Sous les formes, les reliefs, les couleurs des tableaux de Lamiel,
"on sent battre le coeur de l'Afrique" dirait Léopold Sédar Senghor.
L'artisan chez elle conçut sa technique, l'artiste épura sa palette
de teintes subtiles - terre de sienne naturelle, terre d'ombre brulée,
bistres cernant villages et personnages touchés par l'alizé ou l'harmattan.
Au Mali, Lamiel est fascinée par cette terre dévorante, éprise par sa pureté :
Paysages immenses, vides, immobiles contrastant avec le fourmillement pérenne de la vie. Chaleur des marchés, corps majestueux des femmes, nomades vivant le long du fleuve avec autour d'eux le temps long de l'Afrique.
Lamiel a sa méthode têtue : elle attaque par la recherche de vieux papiers, reliures, livres anciens tous piqués, texturés, jaunis, recolorés par le temps ; encore lui.
Cette tache courbée deviendra une colline ou une dune. Ces fragments de pages mouchetés,des falaises. Ces éclaboussures hasardeuses se métamorphosent en cases de pierres sèches collées dans un mortier d'argile.
Lamiel court puces, brocantes et vide greniers, fouille et récupère chez des bouquinistes éloignés.

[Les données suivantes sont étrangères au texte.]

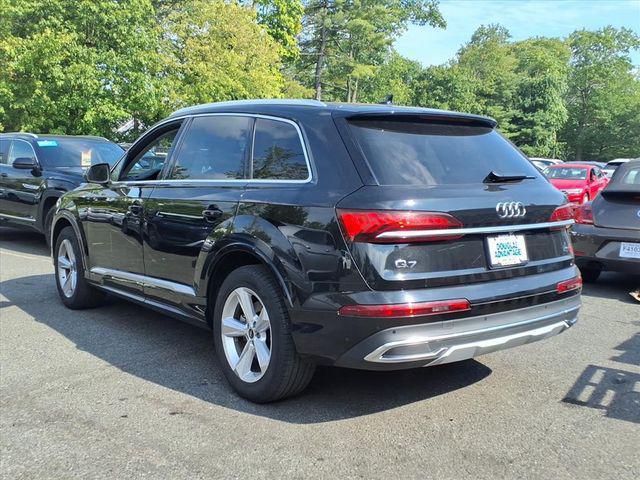 used 2024 Audi Q7 car, priced at $39,496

Récupérer : re-prendre possession.
En Afrique selon Senghor les mots appellent des images dés que l'on parle.
Dans ces oeuvres-ci, les images renvoient aux mots, à des chants, à des voyages.
Une poésie d'un lyrisme discret parcourt la toile, incite à réfléchir et à rêver.
Souvent, devant une oeuvre, l'amateur d'art, à un moment le regardeur, pressé ou attentif, recule; ici, il s'approche pour scruter la posture de cet homme allongé sur sa natte, les pieds d'un enfant, cet éclat de bois incrusté, une pirogue, quelquefois un minuscule morceau de métal.
Lamiel passe du hasard de ses trouvailles à sa nécessité de peintre.